> **Exercise inputs**:
□ □ □
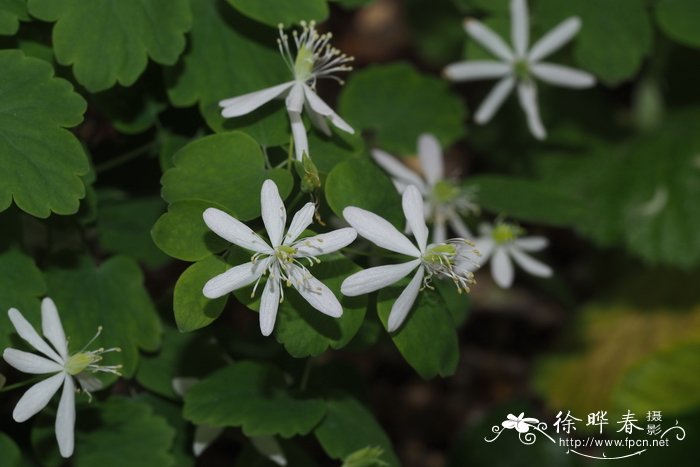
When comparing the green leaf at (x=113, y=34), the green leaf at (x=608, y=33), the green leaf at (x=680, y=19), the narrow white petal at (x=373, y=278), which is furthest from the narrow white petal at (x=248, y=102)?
the green leaf at (x=680, y=19)

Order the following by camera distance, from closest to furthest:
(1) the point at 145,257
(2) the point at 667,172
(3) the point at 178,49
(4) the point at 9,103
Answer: (4) the point at 9,103
(3) the point at 178,49
(1) the point at 145,257
(2) the point at 667,172

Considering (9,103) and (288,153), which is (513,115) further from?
(9,103)

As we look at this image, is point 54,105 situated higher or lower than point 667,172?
lower

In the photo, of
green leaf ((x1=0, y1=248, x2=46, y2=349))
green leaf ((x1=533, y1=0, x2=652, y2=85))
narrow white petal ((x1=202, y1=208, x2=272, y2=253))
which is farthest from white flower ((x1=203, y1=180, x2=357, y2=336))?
green leaf ((x1=533, y1=0, x2=652, y2=85))

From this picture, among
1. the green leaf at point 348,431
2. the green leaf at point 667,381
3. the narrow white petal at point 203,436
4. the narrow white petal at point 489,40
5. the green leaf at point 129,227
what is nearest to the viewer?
the green leaf at point 348,431

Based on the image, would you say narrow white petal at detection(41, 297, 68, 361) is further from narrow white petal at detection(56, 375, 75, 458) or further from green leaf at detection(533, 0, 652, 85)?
green leaf at detection(533, 0, 652, 85)

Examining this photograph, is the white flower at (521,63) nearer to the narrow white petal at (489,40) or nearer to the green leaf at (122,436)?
the narrow white petal at (489,40)

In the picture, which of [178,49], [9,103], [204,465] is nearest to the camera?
[9,103]

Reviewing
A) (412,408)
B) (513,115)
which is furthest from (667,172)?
(412,408)
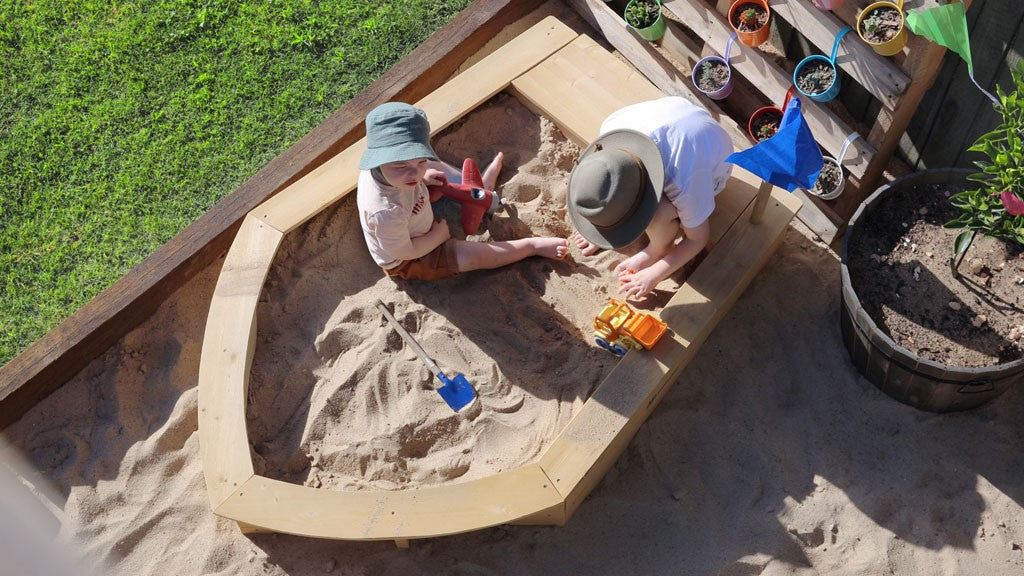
□ □ □
> **Objective**: Identify each line of the records above that contains the word "this", and copy those lines in full.

> **Exercise result**:
As we look at this image, is point 54,105 situated higher or lower than point 667,172?
From this picture, among
Examining this photograph, is the white flower at (521,63) nearer to the narrow white petal at (489,40) or nearer to the green leaf at (122,436)?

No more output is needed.